Defensive M2S: Training Guardrail Models on Compressed Multi-turn Conversations
This addresses efficiency bottlenecks for deploying safety guardrails in LLM applications, though it appears incremental as it applies compression techniques to an existing problem.
The paper tackles the high computational cost of training guardrail models on full multi-turn conversation histories by proposing Defensive M2S, which fine-tunes models on compressed single-turn versions instead. This approach reduces training tokens by 93× and achieves 93.8% attack detection recall with a 94.6% reduction in inference tokens.

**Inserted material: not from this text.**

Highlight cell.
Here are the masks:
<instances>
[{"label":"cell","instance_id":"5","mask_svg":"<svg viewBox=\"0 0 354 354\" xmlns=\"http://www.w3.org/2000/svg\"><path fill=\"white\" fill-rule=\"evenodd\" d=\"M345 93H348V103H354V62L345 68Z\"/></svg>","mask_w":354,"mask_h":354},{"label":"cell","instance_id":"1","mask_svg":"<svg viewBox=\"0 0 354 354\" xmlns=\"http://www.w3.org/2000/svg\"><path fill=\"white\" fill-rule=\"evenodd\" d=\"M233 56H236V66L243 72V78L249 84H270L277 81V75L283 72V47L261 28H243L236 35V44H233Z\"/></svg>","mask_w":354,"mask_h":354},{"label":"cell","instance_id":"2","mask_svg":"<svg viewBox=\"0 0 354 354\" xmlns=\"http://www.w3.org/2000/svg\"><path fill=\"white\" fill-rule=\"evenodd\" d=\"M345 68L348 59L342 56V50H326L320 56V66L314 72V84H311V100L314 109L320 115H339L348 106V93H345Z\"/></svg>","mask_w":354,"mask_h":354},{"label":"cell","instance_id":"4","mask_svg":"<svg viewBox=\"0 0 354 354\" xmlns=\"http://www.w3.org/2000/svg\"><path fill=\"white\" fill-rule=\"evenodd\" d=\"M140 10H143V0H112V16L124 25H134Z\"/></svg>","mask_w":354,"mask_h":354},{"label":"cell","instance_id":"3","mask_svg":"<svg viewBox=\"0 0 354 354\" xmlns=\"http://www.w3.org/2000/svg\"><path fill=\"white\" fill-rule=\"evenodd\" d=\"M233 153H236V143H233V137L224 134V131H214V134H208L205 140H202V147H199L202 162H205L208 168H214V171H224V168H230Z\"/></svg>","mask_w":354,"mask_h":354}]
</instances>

Guardrail models are essential for ensuring the safety of Large Language Model (LLM) deployments, but processing full multi-turn conversation histories incurs significant computational cost. We propose Defensive M2S, a training paradigm that fine-tunes guardrail models on Multi-turn to Single-turn (M2S) compressed conversations rather than complete dialogue histories. We provide a formal complexity analysis showing that M2S reduces training cost from $O(n^2)$ to $O(n)$ for $n$-turn conversations. Empirically, on our training dataset (779 samples, avg. 10.6 turns), M2S requires only 169K tokens compared to 15.7M tokens for the multi-turn baseline -- a 93$\times$ reduction. We evaluate Defensive M2S across three guardrail model families (LlamaGuard, Nemotron, Qwen3Guard) and three compression templates (hyphenize, numberize, pythonize) on SafeDialBench, a comprehensive multi-turn jailbreak benchmark. Our best configuration, Qwen3Guard with hyphenize compression, achieves 93.8% attack detection recall while reducing inference tokens by 94.6% (from 3,231 to 173 tokens per conversation). This represents a 38.9 percentage point improvement over the baseline while dramatically reducing both training and inference costs. Our findings demonstrate that M2S compression can serve as an effective efficiency technique for guardrail deployment, enabling scalable safety screening of long multi-turn conversations.